> Data for this exercise
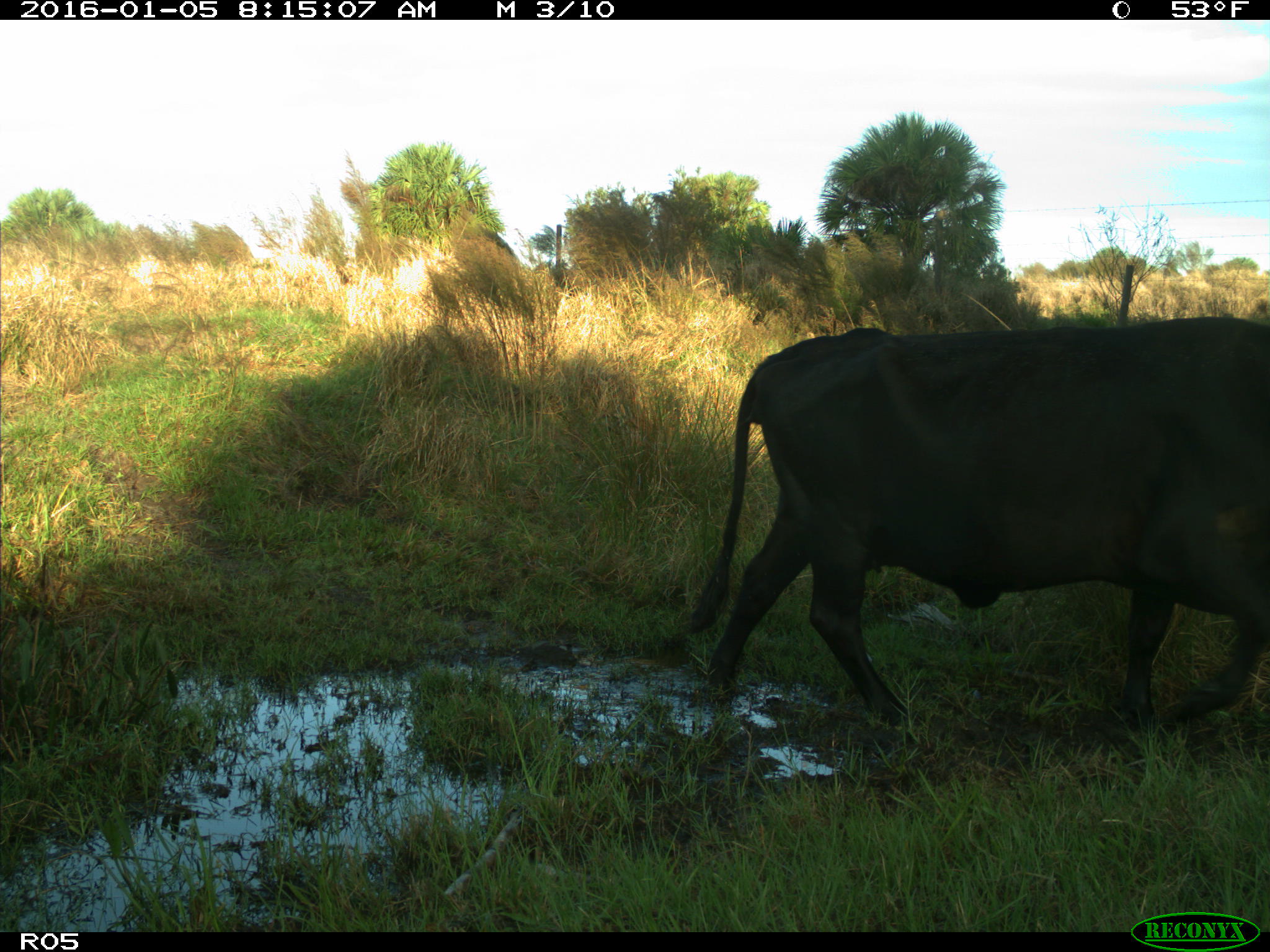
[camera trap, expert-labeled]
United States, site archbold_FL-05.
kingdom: Animalia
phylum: Chordata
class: Mammalia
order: Artiodactyla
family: Bovidae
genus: Bos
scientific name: Bos taurus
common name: domestic cow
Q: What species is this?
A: Bos taurus (domestic cow).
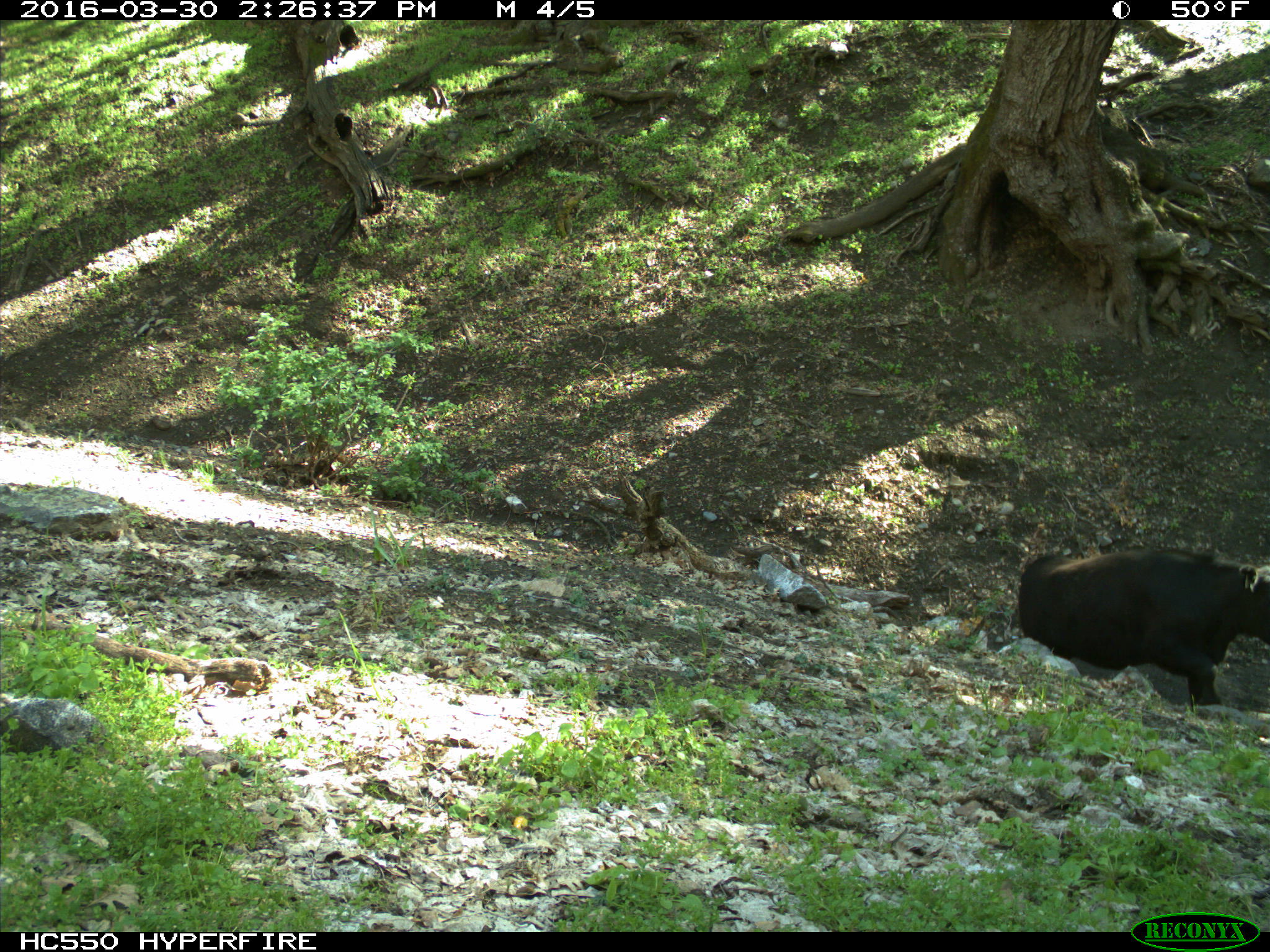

> Exercise brief
Could the entries above be restated word for word, with the pictures left out?

> Finished exercise
[camera trap, expert-labeled]
United States, site archbold_FL-05.
kingdom: Animalia
phylum: Chordata
class: Mammalia
order: Artiodactyla
family: Bovidae
genus: Bos
scientific name: Bos taurus
common name: domestic cow
Q: What species is this?
A: Bos taurus (domestic cow).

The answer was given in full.